◆ **Text passage**:

Looks like the tire's sidewall will be 0.3" taller, which means over 0.5" taller overall.
http://www.miata.net/garage/tirecalc.html


----------



## jason bouchard (Aug 25, 2005)

*FV-QR*

hmm well thats prob gonna look horrible


----------



## jbrehm (May 16, 2006)

*Re: FV-QR (jason bouchard)*

Are Fat Fives 8" wide? If they are I would say you should consider getting the 245's. 0.6" in overall diameter won't be too crazy . When I had my MKIV Golf, I had 225/45/18 rather than stock-size 225/40/18 so my overall diameter was 0.9" larger - it gave me some extra cushioning that I wanted for my city's deplorable road conditions, and it looked perfect! It actually looked much better than stock and it filled out the wheel wells more. I don't how it would look on a TT, but 0.6" won't create too drastic of an effect.
You might want to look into how the change in tire circumference will affect the Haldex engagement, though. It should just take a fraction of a second longer for the Haldex to kick in; and, by fraction, I mean something a human won't be able to detect (I'm too lazy to do the math right now








). Obviously your speedo will read a little slow (about 2.5%) and your gearing will be slightly taller, which the 6-speed could use anyway.


----------



## [email protected] (Apr 25, 2007)

*Re: will it fit: tires 245/45/17 RE01R on a STOCK Audit TT Q (jason bouchard)*

Fat 5's are 7.5" wide. I run a 235/40/17, 245/45 would be BALLONS. lol


----------



## jason bouchard (Aug 25, 2005)

*Re: will it fit: tires 245/45/17 RE01R on a STOCK Audit TT Q ([email protected])*


_Quote, originally posted by *[email protected]* »_Fat 5's are 7.5" wide. I run a 235/40/17, 245/45 would be BALLONS. lol 

haha, got any pics ? and what wheels do you run them on ?


----------



## [email protected] (Apr 25, 2007)

*Re: will it fit: tires 245/45/17 RE01R on a STOCK Audit TT Q (jason bouchard)*

They're on fat 5's.
















I never said they were on a TT.


----------



## jason bouchard (Aug 25, 2005)

(Spatial reasoning records)

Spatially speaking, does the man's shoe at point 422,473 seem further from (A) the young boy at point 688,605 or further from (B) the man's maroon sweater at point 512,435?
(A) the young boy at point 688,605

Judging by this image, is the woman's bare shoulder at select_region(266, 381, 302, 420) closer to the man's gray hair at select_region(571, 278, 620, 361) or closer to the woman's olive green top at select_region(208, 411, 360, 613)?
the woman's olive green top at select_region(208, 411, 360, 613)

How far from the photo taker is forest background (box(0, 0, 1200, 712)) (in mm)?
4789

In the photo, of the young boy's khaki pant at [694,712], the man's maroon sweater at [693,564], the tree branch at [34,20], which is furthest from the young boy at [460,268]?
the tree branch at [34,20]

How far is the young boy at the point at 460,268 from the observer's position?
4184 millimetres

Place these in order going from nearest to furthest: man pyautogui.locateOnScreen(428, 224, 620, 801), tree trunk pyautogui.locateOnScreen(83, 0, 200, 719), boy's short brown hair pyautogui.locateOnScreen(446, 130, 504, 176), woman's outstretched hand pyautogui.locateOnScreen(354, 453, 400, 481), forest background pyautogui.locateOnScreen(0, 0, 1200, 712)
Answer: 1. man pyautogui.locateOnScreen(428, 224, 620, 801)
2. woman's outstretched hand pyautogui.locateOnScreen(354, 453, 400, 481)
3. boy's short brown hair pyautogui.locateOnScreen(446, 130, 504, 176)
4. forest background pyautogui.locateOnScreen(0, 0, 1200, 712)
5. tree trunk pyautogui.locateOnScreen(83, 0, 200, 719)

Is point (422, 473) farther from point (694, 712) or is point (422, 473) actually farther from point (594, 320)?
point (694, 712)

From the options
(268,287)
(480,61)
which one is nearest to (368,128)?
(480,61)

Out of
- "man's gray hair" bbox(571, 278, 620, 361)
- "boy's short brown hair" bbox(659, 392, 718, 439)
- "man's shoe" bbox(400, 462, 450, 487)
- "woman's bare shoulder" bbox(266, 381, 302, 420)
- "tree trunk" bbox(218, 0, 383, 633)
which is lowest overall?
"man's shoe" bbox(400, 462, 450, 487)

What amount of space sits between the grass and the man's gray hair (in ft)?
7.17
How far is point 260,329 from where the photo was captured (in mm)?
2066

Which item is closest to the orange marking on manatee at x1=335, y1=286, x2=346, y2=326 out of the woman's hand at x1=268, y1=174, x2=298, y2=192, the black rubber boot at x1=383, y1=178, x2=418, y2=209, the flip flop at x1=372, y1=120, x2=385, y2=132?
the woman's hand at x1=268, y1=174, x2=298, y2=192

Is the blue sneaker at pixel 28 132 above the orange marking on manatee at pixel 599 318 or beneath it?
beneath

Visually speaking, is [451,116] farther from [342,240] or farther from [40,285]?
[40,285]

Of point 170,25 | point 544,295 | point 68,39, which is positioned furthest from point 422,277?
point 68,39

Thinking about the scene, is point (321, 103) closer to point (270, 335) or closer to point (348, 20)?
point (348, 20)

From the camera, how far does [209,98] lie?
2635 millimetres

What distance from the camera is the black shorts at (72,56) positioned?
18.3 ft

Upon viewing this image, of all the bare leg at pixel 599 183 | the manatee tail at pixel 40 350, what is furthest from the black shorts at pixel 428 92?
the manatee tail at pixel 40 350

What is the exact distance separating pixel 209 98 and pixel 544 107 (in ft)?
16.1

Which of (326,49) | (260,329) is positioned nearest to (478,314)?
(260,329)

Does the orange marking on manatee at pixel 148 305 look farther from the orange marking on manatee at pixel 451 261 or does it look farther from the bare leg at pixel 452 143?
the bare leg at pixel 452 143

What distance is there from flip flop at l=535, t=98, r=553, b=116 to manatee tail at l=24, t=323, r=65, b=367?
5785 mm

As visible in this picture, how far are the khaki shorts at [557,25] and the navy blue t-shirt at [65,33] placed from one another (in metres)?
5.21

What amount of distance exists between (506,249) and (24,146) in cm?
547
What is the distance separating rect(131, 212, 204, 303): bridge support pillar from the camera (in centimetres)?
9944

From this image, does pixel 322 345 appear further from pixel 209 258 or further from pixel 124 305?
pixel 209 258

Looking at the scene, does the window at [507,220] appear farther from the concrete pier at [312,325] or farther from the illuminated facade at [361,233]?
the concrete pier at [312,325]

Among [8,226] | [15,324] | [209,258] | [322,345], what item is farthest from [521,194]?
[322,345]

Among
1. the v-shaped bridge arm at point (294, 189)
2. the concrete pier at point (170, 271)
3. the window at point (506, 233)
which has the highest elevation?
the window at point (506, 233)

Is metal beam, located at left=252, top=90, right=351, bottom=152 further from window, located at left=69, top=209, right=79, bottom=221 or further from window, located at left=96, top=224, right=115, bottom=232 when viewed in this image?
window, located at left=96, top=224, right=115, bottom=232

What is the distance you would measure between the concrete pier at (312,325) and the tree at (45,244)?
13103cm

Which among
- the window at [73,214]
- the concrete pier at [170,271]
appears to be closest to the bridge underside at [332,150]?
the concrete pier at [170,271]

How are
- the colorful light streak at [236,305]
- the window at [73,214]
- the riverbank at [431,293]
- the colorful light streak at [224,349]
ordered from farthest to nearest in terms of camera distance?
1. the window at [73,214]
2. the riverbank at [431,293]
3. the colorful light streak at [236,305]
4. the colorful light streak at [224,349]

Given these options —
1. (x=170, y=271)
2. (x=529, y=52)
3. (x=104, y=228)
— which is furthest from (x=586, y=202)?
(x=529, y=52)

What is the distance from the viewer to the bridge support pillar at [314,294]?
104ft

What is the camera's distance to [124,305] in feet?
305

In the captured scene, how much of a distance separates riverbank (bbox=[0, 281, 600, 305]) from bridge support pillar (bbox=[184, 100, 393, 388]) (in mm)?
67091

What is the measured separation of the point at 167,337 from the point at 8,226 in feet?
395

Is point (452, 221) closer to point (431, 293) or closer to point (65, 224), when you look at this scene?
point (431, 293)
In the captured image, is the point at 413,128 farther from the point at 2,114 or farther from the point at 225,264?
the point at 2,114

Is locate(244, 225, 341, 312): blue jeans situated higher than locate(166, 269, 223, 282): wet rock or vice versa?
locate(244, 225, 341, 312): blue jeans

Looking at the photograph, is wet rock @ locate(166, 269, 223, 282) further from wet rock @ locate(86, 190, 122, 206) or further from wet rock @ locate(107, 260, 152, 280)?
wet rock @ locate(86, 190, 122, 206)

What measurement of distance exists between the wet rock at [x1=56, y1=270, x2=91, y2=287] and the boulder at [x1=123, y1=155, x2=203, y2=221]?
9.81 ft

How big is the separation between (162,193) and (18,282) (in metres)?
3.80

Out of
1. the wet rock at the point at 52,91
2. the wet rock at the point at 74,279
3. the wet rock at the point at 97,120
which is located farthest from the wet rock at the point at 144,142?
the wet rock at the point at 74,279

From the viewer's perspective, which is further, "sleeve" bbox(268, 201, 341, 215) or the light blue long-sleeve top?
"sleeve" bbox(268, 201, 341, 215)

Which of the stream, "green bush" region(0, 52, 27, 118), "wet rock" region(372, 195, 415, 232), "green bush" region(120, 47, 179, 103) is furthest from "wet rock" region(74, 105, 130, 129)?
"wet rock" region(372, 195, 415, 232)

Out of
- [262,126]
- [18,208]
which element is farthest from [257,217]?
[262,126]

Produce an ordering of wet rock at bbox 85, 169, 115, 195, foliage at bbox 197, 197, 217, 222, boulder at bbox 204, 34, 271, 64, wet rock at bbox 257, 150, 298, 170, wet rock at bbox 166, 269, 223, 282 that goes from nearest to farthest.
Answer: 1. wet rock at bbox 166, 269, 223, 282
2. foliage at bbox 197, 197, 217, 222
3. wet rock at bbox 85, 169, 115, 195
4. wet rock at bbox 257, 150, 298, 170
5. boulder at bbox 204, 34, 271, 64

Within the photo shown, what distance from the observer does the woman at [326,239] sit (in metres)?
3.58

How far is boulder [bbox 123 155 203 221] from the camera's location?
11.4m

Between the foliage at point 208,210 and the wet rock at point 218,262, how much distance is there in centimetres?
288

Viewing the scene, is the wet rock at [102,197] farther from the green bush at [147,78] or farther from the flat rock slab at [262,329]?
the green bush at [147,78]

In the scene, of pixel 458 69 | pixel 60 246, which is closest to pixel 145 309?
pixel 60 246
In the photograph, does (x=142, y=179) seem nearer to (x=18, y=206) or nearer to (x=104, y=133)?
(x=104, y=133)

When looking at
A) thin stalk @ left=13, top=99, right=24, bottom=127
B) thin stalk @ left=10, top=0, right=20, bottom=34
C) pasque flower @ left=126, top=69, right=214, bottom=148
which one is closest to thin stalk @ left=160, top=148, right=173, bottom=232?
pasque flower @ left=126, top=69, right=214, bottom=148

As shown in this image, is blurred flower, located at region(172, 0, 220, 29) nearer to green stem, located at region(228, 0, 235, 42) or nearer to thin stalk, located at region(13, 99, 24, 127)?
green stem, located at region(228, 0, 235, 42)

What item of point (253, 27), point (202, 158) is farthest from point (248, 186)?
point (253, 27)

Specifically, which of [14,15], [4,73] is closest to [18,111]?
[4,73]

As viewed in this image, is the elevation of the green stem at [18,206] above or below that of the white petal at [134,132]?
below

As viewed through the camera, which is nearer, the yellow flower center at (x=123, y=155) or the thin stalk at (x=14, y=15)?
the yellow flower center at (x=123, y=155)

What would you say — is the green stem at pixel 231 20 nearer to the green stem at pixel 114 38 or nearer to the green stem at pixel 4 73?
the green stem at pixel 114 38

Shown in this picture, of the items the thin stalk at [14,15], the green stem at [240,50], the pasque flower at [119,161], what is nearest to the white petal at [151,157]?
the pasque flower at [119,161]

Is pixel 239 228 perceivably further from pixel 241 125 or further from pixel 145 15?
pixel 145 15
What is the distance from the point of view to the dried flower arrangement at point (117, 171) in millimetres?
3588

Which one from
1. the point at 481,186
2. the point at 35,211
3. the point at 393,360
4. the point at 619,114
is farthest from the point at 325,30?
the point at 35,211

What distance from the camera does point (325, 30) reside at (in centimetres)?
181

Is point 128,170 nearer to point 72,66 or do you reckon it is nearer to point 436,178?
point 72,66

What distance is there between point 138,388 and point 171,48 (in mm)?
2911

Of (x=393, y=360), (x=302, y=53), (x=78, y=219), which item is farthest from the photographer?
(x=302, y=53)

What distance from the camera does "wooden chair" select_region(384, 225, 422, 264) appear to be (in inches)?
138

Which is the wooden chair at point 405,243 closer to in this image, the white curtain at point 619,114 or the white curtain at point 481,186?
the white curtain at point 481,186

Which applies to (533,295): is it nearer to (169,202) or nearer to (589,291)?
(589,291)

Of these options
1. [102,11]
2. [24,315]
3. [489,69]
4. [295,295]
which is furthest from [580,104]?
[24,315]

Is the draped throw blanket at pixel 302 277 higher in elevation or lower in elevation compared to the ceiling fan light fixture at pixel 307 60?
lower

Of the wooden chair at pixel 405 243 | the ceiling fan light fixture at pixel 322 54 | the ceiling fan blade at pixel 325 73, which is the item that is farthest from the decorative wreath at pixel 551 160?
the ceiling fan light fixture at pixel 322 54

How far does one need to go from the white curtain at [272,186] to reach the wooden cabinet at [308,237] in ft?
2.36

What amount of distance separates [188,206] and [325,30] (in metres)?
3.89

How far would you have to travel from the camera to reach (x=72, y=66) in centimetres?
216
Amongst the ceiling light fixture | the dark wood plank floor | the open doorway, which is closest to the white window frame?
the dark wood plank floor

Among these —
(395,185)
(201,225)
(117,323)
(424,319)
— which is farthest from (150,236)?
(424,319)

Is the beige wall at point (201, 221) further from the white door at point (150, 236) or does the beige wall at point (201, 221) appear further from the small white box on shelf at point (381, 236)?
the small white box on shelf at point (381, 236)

◆ **Aim**: Repeat the passage of the tire-size forum thread starting with "You might want" and going on through "could use anyway.", word for word.

◆ **The output**:
You might want to look into how the change in tire circumference will affect the Haldex engagement, though. It should just take a fraction of a second longer for the Haldex to kick in; and, by fraction, I mean something a human won't be able to detect (I'm too lazy to do the math right now








). Obviously your speedo will read a little slow (about 2.5%) and your gearing will be slightly taller, which the 6-speed could use anyway.